How to stop your business getting too big for you

Doubling your team overnight might sound like a start-up's dream, but it can very quickly turn into a nightmare if you're not careful, says digital marketing entrepreneur Guy Levine.

by Guy Levine
Last Updated: 24 Aug 2016

As an entrepreneur, you spend the majority of your life striving to grow your business. It’s like pushing a heavy boulder to the top of a very steep mountain. One day you reach the top, admire the view and then realise the very same boulder is rolling down the other side, trying to outrun you. That is the speed of scale. How do you manage the momentum you have built up and keep growing?

Let Process Take Care of the Mundane to Make Way for Creativity

As businesses grow, process becomes important - really important. From onboarding new team members to ensuring impeccable delivery, fast-growing teams will test processes to the max.

However, process mustn’t suffocate or remove creativity. Simple checklists, visual flow charts and bullet point instructions will remind people of the essentials. The last point in any process should be ‘can you think of a way to improve this process?’ to make innovation part of the process.

Keeping Millennials Engaged 

There’s no hiding from it, Millennials now make up a large part of the workforce. Communication is vital to them, but it is important to communicate in a way that suits them. The old handwritten note or thankyou card still holds a valuable place, but a company Instagram video, a WhatsApp or a tweet can be much more effective. Don’t be caught out by social-savvy hiring managers who can make best friends on Twitter and slowly poach your A-players.

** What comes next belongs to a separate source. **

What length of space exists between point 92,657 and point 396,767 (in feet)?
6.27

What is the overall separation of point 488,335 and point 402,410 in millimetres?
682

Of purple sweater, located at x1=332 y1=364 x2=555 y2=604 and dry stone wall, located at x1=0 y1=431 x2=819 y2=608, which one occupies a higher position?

Fish where the fish are and use social media to your advantage.

Build Leaders Young

The key to building a great business is to create a team of great people. People who get it, want it and have the capability to do it. As a company starts to scale, finding a reliable stream of new recruits will become a challenge. Constantly hiring external talent into positions of seniority can be demotivating for the rest of the teams and dilutes your culture. Take people who have the potential to lead teams, departments or specialisms and give them the support they need to grow into leaders. The expertise is there; only wisdom is lacking, which is just due to a lack of experience. But with some training, mentoring and lots of support, leaders who are a cultural fit, have the respect of their peers and feel committed to the cause will be born. 

Core Values Are Core When They Hurt to Keep Them

Core values, or the behaviours at the heart of the company, are not just management lingo to be written on a wall during a Sharpie and Post-it Note exercise. They should be behaviours that exist already and are the secret sauce of success. Hire by them, fire by them and live by them.

From founder to apprentice, the same standards should be true. To keep them alive, constantly look for core value stories that are examples of core values in action. Capture and share the legends which will become the stories that define the company. Use these in recruitment, in company updates and for rewards.

Why do they hurt? Because when a leader doesn’t live by them and needs to make it right, there may be a financial or ego cost associated. When a talented team member flaunts them, they have to go. Failure to keep standards to these 3-5 key behaviours that make the company what it is will breed rock stars and terrorists who will ultimately grind growth to a halt.

All of these lessons have been learnt the hard way! After realising that people communicate through different channels we started making a monthly company video instead of a company newsletter. Swinging between no process and regimented Excel spreadsheets caused massive bottlenecks. Losing talented people because we thought the expertise we needed could only be found externally caused bad feeling and was a wrong assumption. Not having a core set of simple, already-present values by which we can benchmark every decision led to a fragmented workforce and a higher-than-comfortable attrition rate.

We are by no means there yet, but try to consistently keep it simple, prioritise and take massive action.

Guy Levine is CEO and Founder of Return On Digital.